ESPE Abstracts (2018) 89 P-P3-363

ESPE2018 Poster Presentations Thyroid P3 (37 abstracts)

Acquired Severe Hypothyroidism in Children – Forgotten or Unbelievable Diagnosis in a Time of Large and Easy Availability of Thyroid Tests?

Anna Kucharska a, , Dominika Labochka a, , Ada Borowiec b , Ewelina Witkowska- Sedek a, & Beata Pyrzak a,


aMedical University of Warsaw, Warsaw, Poland; bPublic Pediatric Teaching Clinical Hospital, Warsaw, Poland


In a time of widespread availability of thyroid lab tests plenty of patients are reported to endocrine clinics because of isolated slightly increased TSH value and many papers are dedicated disscussion of precautions to treatment in subclinical hypothyroidism. Simultaneously in the same places other patients develop severe hypothyroidism without proper diagnosis. What is the reason of missing diagnoses?

The Aim: Clinical characteristics of severe hypothyroidism in children. Identification of the reason of delayed diagnosis of severe hypothyroidism.

Methods: Patients with severe acquired primary hypothyroidism were enrolled to the study. The basic criterion was elevated TSH above 100 mIU/L. We analysed the clinical symptoms, time of diagnosis, referral reason, kind of thyroid disease and results of laboratory tests.
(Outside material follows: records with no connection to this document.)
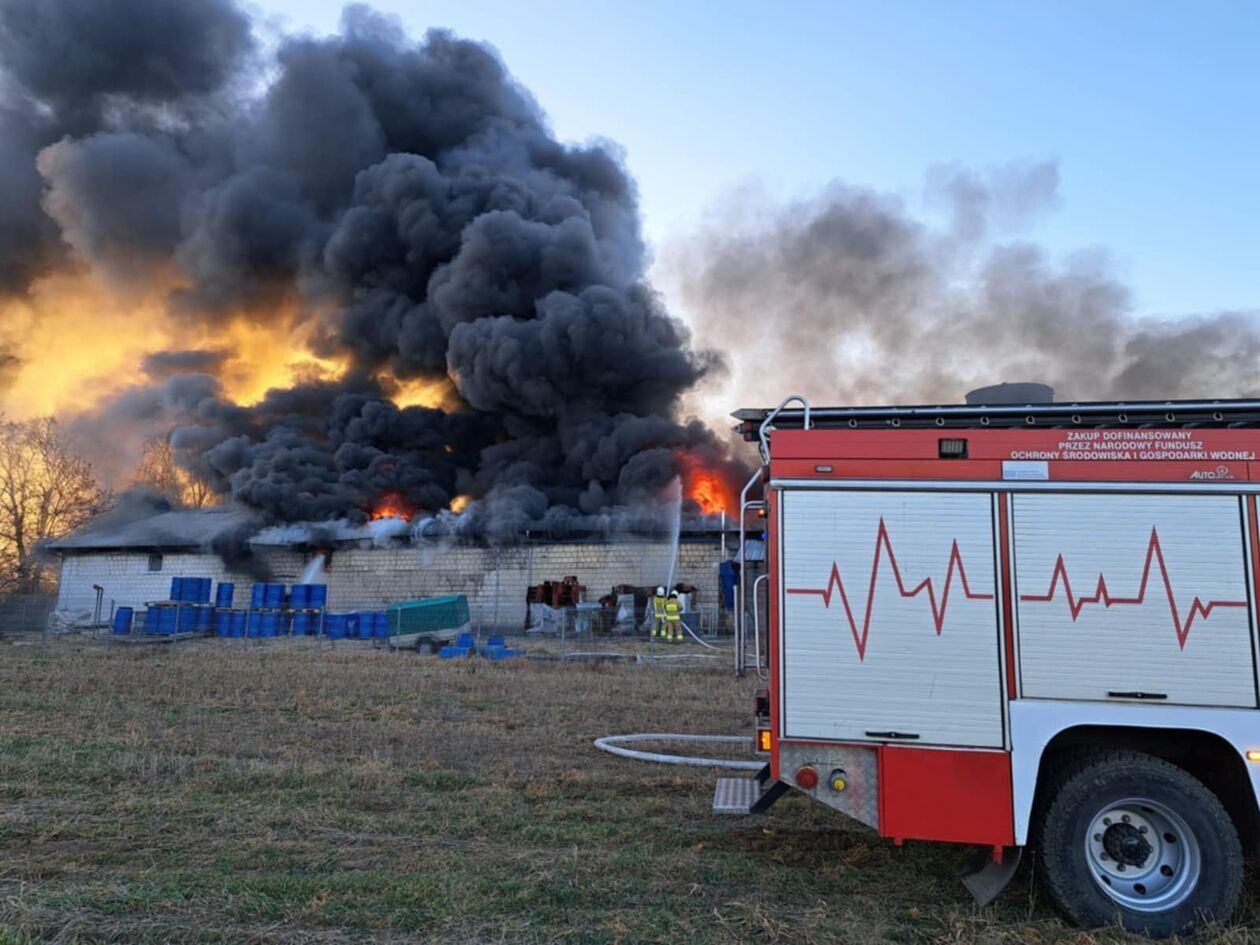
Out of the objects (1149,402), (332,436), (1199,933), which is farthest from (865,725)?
(332,436)

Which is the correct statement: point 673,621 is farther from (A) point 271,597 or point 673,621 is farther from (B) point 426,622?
(A) point 271,597

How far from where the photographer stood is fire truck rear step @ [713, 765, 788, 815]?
4914 millimetres

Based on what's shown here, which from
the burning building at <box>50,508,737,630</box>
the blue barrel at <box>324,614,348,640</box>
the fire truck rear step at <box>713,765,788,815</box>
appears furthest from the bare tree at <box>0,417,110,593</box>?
the fire truck rear step at <box>713,765,788,815</box>

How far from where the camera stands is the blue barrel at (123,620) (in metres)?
25.4

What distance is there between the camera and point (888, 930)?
420 centimetres

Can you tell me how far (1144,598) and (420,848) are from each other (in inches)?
172

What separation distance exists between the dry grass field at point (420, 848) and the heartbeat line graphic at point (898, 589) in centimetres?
144

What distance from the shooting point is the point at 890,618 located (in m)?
4.62

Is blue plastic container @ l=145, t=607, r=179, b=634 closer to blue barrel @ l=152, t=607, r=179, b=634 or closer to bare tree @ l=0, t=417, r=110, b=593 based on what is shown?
blue barrel @ l=152, t=607, r=179, b=634

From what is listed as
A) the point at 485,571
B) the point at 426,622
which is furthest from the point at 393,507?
the point at 426,622

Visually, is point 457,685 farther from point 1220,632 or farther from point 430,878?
point 1220,632

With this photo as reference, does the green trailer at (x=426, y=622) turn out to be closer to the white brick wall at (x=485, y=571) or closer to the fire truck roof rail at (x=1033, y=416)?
the white brick wall at (x=485, y=571)

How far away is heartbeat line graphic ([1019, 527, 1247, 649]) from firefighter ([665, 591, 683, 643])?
20.8 metres

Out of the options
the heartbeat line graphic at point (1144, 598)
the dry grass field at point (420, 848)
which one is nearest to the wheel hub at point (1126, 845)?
the dry grass field at point (420, 848)
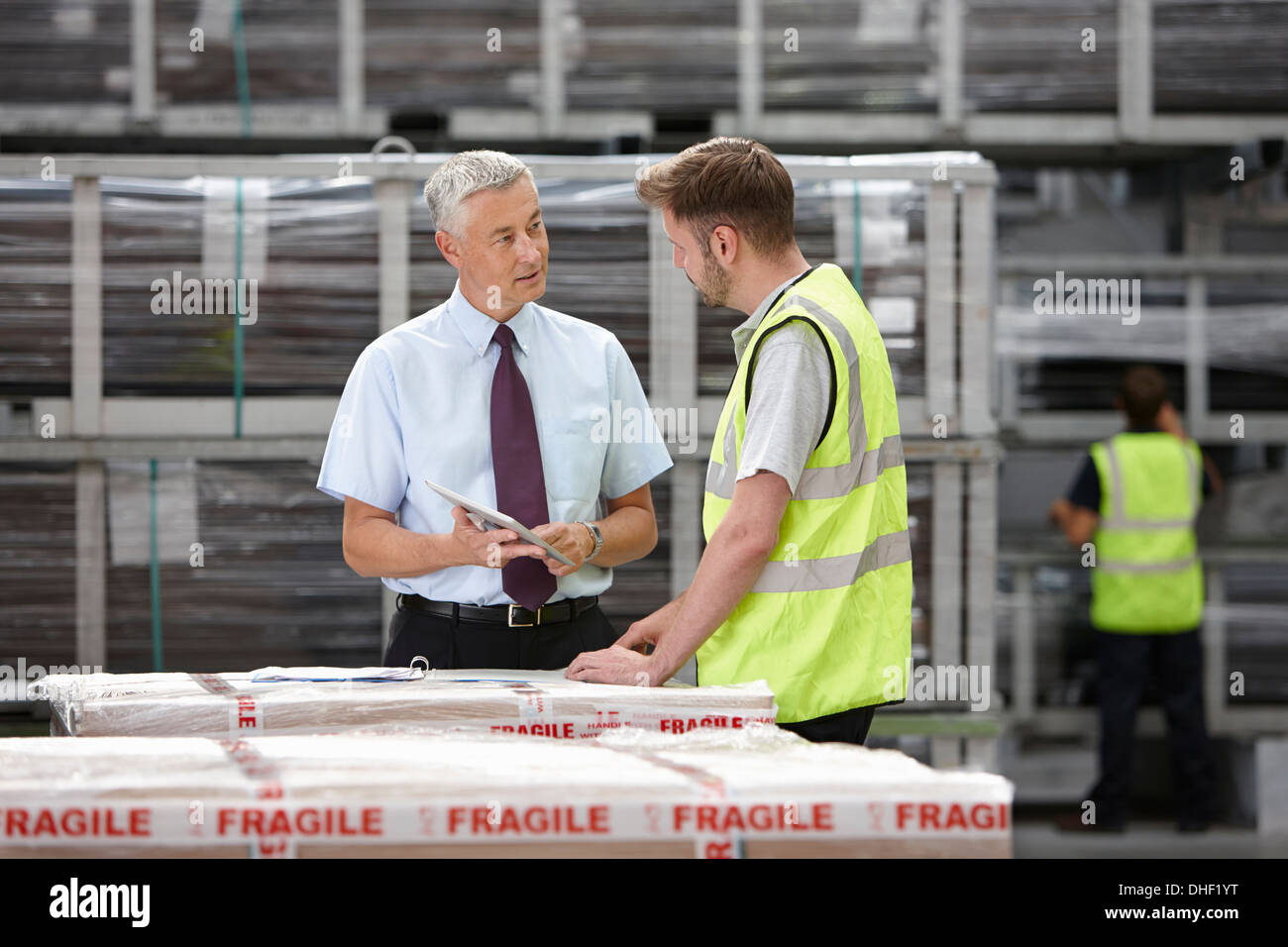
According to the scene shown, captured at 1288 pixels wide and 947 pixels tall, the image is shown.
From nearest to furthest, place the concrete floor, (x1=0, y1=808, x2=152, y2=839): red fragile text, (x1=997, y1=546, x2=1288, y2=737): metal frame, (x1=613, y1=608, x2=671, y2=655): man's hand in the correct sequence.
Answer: (x1=0, y1=808, x2=152, y2=839): red fragile text → (x1=613, y1=608, x2=671, y2=655): man's hand → the concrete floor → (x1=997, y1=546, x2=1288, y2=737): metal frame

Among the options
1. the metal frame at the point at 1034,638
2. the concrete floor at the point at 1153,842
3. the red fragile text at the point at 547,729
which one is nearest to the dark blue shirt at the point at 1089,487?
the metal frame at the point at 1034,638

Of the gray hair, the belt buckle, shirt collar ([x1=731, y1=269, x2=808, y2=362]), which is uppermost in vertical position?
the gray hair

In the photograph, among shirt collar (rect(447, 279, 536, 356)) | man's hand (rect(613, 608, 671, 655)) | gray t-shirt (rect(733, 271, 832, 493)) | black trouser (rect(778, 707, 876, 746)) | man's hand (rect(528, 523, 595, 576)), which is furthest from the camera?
shirt collar (rect(447, 279, 536, 356))

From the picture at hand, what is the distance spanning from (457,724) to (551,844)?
594mm

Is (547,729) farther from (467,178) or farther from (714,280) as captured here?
(467,178)

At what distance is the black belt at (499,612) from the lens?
273 cm

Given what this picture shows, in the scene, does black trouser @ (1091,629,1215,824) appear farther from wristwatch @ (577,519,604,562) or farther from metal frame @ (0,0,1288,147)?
wristwatch @ (577,519,604,562)

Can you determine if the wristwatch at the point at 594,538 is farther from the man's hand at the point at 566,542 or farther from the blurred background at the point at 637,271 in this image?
the blurred background at the point at 637,271

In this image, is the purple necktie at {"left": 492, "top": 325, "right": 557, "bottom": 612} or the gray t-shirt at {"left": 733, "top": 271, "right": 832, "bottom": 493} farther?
the purple necktie at {"left": 492, "top": 325, "right": 557, "bottom": 612}

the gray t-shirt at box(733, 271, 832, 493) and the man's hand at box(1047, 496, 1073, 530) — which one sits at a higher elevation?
the gray t-shirt at box(733, 271, 832, 493)

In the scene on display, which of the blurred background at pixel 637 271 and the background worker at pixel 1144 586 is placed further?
the background worker at pixel 1144 586

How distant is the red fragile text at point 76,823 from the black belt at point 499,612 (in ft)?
4.69

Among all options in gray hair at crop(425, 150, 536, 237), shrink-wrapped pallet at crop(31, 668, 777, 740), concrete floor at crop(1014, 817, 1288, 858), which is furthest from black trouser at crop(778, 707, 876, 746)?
concrete floor at crop(1014, 817, 1288, 858)

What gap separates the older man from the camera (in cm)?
270
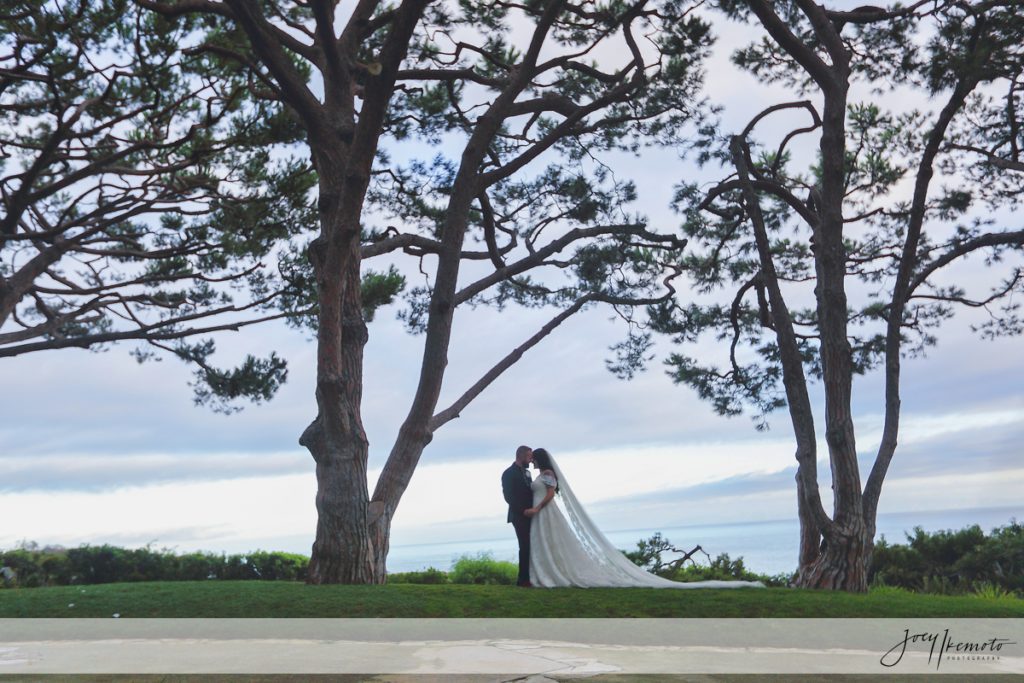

Results: In years 2007–2018 twenty one patients of our clinic met above criteria. Severe hypothyroidism was diagnosed in 20 patients with autoimmune atrophic thyroiditis and one patient with thyroid ectopy. The mean age at diagnosis was 10.32±3.53 years. Female predominance was 5:2. None of patients had goiter. Reported symptoms in order of the most frequent: slow rate of growth (77%), weight gain (60%), anaemia (40%), dry skin (37%), myxoedema (33%), loss of appetite (33%), constipation (27%), weakness (27%), somnolence (25%), lower physical activity (20%), hair loss (20%), noticeable bradycardia (20%), feeling cold (13%), hypertrichosis (13%), pituitary hypertrophy (5%). The mean time from the occurrence of the symptoms to the diagnosis ranged from 3 months to 6 years (the mean value 22.9±20.32 months, median – 19 months). TSH level at the time of diagnosis was 499.02±234.55 uIU/ml, (range: 171.22 – 921.66 uIU/ml) normal range of method: 0.58–3.59 μIU/ml. The mean level of fT4 – 0.348±0.11ng/dl (normal range 0.78–1.31ng/dl), the mean fT3 level – 1.33±0.79 pg/ml, (normal range 2.17–3.77 pg/ml). Anti-TPO antibodies: the mean value 2165±2565.35 IU/ml (normal range <5.6 IU/ml) and anti-Tg antibodies: the mean value 854.5±1189.65 IU/ml (normal range <4.1 IU/ml) were detected. In one patient anti-TSH receptor antibodies were detected (ECLIA, Roche). The patients before the endocrine consultation were evaluated by specialists of dermatology, cardiology, alergology and haematology.

Conclusion: Despite the patients presenting typical symptoms of hypothyroidism the diagnosis was delayed in majority of them. The lack of goiter can be the potential reason why thyroid disease is not considered at the beginning of diagnostic process.